── EXTRACTED ENTRIES ──
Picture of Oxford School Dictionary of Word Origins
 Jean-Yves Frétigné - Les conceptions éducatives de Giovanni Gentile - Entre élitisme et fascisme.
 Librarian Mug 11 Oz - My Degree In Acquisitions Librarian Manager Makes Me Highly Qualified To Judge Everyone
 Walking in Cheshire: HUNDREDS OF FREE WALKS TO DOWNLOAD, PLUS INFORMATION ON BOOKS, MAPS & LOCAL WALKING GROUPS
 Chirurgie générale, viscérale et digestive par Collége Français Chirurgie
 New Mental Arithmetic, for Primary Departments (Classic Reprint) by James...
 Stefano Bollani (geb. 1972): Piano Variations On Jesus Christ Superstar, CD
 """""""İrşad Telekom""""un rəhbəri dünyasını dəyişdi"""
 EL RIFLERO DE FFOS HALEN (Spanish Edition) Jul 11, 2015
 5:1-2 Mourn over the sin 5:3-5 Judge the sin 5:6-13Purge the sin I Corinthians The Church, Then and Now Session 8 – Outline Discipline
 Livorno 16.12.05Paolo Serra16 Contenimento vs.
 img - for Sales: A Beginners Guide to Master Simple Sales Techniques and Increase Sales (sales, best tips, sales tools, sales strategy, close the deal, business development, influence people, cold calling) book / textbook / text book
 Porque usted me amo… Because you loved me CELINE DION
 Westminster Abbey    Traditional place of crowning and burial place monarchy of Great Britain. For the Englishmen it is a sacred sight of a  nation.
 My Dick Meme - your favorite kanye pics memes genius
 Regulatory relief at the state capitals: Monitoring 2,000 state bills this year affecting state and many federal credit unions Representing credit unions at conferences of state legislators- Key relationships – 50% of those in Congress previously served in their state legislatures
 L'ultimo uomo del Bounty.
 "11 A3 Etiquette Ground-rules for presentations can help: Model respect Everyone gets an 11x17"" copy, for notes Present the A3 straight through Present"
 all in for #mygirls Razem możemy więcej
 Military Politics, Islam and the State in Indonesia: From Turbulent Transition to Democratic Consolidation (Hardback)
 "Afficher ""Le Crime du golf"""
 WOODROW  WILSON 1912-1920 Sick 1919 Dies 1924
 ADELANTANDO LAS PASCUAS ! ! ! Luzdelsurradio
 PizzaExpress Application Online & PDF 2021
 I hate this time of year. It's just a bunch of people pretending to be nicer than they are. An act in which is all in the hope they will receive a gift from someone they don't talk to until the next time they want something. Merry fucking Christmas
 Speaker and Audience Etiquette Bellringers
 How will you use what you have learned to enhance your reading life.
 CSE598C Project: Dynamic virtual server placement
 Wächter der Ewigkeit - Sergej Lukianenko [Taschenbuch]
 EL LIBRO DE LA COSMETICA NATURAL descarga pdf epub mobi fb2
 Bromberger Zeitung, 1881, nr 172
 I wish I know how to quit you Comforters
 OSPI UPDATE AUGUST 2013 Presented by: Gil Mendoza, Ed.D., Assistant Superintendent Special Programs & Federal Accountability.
───
→ WHAT YOU HAVE TO DO
Could you write out all the records exactly, please?

→ ANSWER TO THE PROBLEM
Picture of Oxford School Dictionary of Word Origins
 Jean-Yves Frétigné - Les conceptions éducatives de Giovanni Gentile - Entre élitisme et fascisme.
 Librarian Mug 11 Oz - My Degree In Acquisitions Librarian Manager Makes Me Highly Qualified To Judge Everyone
 Walking in Cheshire: HUNDREDS OF FREE WALKS TO DOWNLOAD, PLUS INFORMATION ON BOOKS, MAPS & LOCAL WALKING GROUPS
 Chirurgie générale, viscérale et digestive par Collége Français Chirurgie
 New Mental Arithmetic, for Primary Departments (Classic Reprint) by James...
 Stefano Bollani (geb. 1972): Piano Variations On Jesus Christ Superstar, CD
 """""""İrşad Telekom""""un rəhbəri dünyasını dəyişdi"""
 EL RIFLERO DE FFOS HALEN (Spanish Edition) Jul 11, 2015
 5:1-2 Mourn over the sin 5:3-5 Judge the sin 5:6-13Purge the sin I Corinthians The Church, Then and Now Session 8 – Outline Discipline
 Livorno 16.12.05Paolo Serra16 Contenimento vs.
 img - for Sales: A Beginners Guide to Master Simple Sales Techniques and Increase Sales (sales, best tips, sales tools, sales strategy, close the deal, business development, influence people, cold calling) book / textbook / text book
 Porque usted me amo… Because you loved me CELINE DION
 Westminster Abbey    Traditional place of crowning and burial place monarchy of Great Britain. For the Englishmen it is a sacred sight of a  nation.
 My Dick Meme - your favorite kanye pics memes genius
 Regulatory relief at the state capitals: Monitoring 2,000 state bills this year affecting state and many federal credit unions Representing credit unions at conferences of state legislators- Key relationships – 50% of those in Congress previously served in their state legislatures
 L'ultimo uomo del Bounty.
 "11 A3 Etiquette Ground-rules for presentations can help: Model respect Everyone gets an 11x17"" copy, for notes Present the A3 straight through Present"
 all in for #mygirls Razem możemy więcej
 Military Politics, Islam and the State in Indonesia: From Turbulent Transition to Democratic Consolidation (Hardback)
 "Afficher ""Le Crime du golf"""
 WOODROW  WILSON 1912-1920 Sick 1919 Dies 1924
 ADELANTANDO LAS PASCUAS ! ! ! Luzdelsurradio
 PizzaExpress Application Online & PDF 2021
 I hate this time of year. It's just a bunch of people pretending to be nicer than they are. An act in which is all in the hope they will receive a gift from someone they don't talk to until the next time they want something. Merry fucking Christmas
 Speaker and Audience Etiquette Bellringers
 How will you use what you have learned to enhance your reading life.
 CSE598C Project: Dynamic virtual server placement
 Wächter der Ewigkeit - Sergej Lukianenko [Taschenbuch]
 EL LIBRO DE LA COSMETICA NATURAL descarga pdf epub mobi fb2
 Bromberger Zeitung, 1881, nr 172
 I wish I know how to quit you Comforters
 OSPI UPDATE AUGUST 2013 Presented by: Gil Mendoza, Ed.D., Assistant Superintendent Special Programs & Federal Accountability.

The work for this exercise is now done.